Antonio Amalaterra era il centrale difensivo con funzioni di playmaker in fase offensiva; Alberto Corniglia, il laterale difensivo più atletico del campionato, era osteopata, nonché fisioterapista e preparatore fisico della squadra; Luca Govi, centrocampista, capitano, fondatore della squadra e playboy indiscusso, investiva in borsa e nel tempo libero si dedicava al ruolo di osservatore per il Milan; Gabriele Alzabretti, il pivot che ogni anno aggiornava più assist che gol, era un frontman di banca; Marco Ricleci in porta, con la maglia indossata da Beniamino Abate nella stagione 1993/1994 all’Inter, di mattino trasportava turisti e di notte ubriachi tristi; Andrea Loddolo, infaticabile sul parquet quanto sulla pista da ballo (latino-americano possibilmente) di giorno si trasformava in un insospettabile assicuratore; Simone Idolatrato, laterale offensivo innamorato del pallone, era studente fuori corso di economia; Alessio Musacchio, il difensore spazzatutto, si specializzò come tuttofare; Francesco Valero, che partì attaccante e finì difensore centrale, inventò la professione di barman stylist, diventando il massimo influencer del settore; Giulio Marco, portiere di movimento dalla facile bestemmia, vendeva abbonamenti telefonici e si guadagnava uscite con clienti facoltose; Alessandro Bolle detto ballerino era il capo dell’agenzia assicurativa in cui lavorava Andrea Loddolo; altri giocatori saltuariamente si presentavano agli allenamenti e talvolta alle partite.
Il 22 febbraio 2018 Antonio Amalaterra è morto soppresso da un trattore agricolo mal funzionante.

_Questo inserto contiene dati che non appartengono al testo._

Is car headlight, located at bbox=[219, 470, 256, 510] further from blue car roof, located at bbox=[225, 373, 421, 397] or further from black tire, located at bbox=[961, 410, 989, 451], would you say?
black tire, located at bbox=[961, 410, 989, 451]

La vicenda è stata archiviata come eccesso di non prudenza da parte di Antonio: Giovanni Tenuro, forte del suo status socioeconomico, ha pagato profumatamente, oltre che un’equipe di illustri esperti specializzata in questi casi, anche il silenzio di Caterina Lamuri che, per paura di perdere tutto, ha deciso di conservare il dolore della verità dentro di sé per tutta la vita. Forse, un giorno, Rosita glielo scardinerà…
La stagione 2017/2018 intanto è giunta al termine e nella Robbianina nulla è cambiato nella vita degli altri componenti della squadra. Ma ieri, 30 aprile 2018, i nerogialli si sono aggiudicati per la prima volta il campionato di Serie D da imbattuti: mattatore della partita, con 6 reti, il debuttante Rivaldo. Fratello di Antonio Amalaterra.